Under Sharia law, generally enforced by the government, the courts will punish a rapist with anything from flogging to execution. As there is no penal code in Saudi Arabia, there is no written law which specifically criminalizes rape or prescribes its punishment. The rape victim is often punished as well, if she had first entered the rapist’s company in violation of purdah. There is no prohibition against spousal or statutory rape.
In 2009, the Saudi Gazette reported that a 23-year-old unmarried woman was sentenced to one year in prison and 100 lashes for adultery. She had been gang-raped, become pregnant, and tried unsuccessfully to abort the fetus. The flogging was postponed until after the delivery.

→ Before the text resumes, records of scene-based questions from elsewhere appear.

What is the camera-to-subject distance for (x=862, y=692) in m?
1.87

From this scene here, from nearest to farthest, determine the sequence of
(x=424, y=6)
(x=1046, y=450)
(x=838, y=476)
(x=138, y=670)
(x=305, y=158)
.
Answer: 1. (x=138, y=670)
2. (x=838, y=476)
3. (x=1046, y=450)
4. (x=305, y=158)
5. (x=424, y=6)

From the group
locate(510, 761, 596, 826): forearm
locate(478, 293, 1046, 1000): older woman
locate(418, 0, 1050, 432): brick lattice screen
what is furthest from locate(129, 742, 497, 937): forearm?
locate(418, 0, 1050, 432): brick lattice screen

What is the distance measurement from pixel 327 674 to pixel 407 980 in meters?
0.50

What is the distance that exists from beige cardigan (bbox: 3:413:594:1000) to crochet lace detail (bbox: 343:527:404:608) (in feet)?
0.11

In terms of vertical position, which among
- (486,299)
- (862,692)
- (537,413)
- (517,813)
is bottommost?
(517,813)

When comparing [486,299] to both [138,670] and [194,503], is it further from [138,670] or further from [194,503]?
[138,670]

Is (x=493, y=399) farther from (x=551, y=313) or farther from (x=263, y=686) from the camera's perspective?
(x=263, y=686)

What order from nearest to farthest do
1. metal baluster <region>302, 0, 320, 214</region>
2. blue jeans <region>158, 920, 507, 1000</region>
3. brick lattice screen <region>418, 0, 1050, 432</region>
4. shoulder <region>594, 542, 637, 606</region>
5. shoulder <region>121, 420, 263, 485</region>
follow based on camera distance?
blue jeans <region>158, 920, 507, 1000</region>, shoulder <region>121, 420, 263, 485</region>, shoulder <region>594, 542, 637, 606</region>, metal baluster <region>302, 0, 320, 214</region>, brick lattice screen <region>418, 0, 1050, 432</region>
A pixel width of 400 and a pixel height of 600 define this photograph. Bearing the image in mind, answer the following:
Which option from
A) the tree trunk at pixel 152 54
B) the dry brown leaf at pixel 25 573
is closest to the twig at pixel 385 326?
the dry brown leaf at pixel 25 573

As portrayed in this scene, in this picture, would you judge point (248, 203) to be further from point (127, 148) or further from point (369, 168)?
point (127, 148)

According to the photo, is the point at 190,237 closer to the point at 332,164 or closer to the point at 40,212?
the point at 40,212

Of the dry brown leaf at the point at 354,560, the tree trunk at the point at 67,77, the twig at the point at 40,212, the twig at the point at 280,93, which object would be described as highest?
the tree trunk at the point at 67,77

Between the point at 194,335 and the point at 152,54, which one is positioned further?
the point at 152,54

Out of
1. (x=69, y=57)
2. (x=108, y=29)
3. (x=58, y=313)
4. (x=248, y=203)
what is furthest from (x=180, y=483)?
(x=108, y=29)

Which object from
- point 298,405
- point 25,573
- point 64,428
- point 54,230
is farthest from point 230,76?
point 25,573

Depending on the guardian, women may need their guardian’s permission for:
marriage and divorce;
travel, if under 45;
opening a bank account;
elective surgery, particularly when sexual in nature.
A hijab is a traditional Islamic norm whereby women are required “to draw their outer garments around them (when they go out or are among men)” and dress in a modest manner. Saudi Arabia is different from many Islamic societies in the extent of the covering that it considers Islamically correct hijab (everything except the hands and eyes) and the fact that covering is enforced by Mutaween or religious police.
Sexual segregation which keeps wives, sisters and daughters from contact with stranger men, follows from the extreme concern for female purity and family honour. Social events are largely predicated on the separation of men and women; the mixing of non-kin men and women at parties or the like is extremely rare and limited to some of the modernist Western-educated families. Women who are seen socializing with a man who is not a relative, can be harassed by the mutaween, even charged with committing adultery, fornication or prostitution.
Saudi Arabia is the only country in the world that prohibits women from driving.